A New Swimmer's Nationals

by Lisa Rice Greedy

“I’m going to need my hand here for a second,” pleaded my husband Tom as he moved his blue fingers back to the steering wheel and out of the vice grip my hand had formed over his. Brake lights flashed red across all four lanes but did nothing to slow the out-of-control, speeding heart that pounded in my chest. I could feel the air struggling to dry sweat that seeped from the palms of my hands. Drawing a deep breath was the only way I’d been able to stop these paralyzing episodes over the last few days. Now, letting out a deep sigh, I kept telling myself, “It’ll be ok, it’ll be ok.” But the fear did not subside.

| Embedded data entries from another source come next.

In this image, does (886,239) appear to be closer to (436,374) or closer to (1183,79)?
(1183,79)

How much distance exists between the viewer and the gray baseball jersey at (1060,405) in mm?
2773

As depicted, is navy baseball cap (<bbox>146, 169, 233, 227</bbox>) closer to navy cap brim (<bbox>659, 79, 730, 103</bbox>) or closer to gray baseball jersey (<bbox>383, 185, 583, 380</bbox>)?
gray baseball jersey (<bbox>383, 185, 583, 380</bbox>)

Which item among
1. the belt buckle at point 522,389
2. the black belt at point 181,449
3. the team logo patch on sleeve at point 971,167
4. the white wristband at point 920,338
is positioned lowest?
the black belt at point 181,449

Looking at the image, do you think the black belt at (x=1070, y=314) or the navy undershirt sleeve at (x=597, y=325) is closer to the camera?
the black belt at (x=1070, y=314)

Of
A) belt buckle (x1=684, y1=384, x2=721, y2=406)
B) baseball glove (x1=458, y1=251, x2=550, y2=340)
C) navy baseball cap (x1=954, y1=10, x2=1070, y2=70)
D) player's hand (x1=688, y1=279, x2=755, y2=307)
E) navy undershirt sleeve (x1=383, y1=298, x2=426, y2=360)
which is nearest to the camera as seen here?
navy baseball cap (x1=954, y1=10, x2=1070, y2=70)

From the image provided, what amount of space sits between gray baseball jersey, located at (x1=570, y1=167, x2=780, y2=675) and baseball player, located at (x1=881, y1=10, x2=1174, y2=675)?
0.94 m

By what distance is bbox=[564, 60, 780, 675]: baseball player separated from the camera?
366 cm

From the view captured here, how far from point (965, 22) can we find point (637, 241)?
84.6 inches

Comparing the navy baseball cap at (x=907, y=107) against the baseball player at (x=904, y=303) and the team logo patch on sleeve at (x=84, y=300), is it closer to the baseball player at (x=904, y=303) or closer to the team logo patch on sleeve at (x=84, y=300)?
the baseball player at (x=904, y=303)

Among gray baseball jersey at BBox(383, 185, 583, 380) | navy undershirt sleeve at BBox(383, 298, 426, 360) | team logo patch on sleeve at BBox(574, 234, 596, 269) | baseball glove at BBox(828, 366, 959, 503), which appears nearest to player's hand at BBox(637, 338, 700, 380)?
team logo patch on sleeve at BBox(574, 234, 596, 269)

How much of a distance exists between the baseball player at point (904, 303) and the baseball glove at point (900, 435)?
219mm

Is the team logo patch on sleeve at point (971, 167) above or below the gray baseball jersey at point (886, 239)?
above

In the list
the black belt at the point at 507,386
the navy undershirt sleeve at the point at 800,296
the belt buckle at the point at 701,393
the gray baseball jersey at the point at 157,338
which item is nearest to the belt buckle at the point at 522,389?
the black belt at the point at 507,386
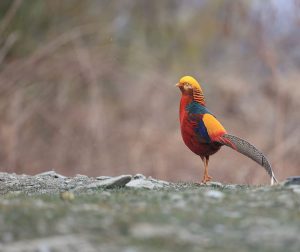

The makings of a suspense novel, you may be thinking? Think again. For me, this was the beginning of my journey to Mesa, Ariz. for my first USMS Nationals and only the eighth swim meet of my life. When I joined the Plano Wetcats a year and a half earlier I didn’t know a descending set from a one-armed drill. I didn’t sleep at night because I’d be so nervous about keeping up in practice in the morning. I swam so hard trying to keep up that I was exhausted at the end of each practice but I kept showing up. As my husband pulled up to the curb at the airport, the first of several surreal moments slowed time around me. I was getting on a plane and flying to Nationals. I had qualified for Nationals. I was going to Nationals!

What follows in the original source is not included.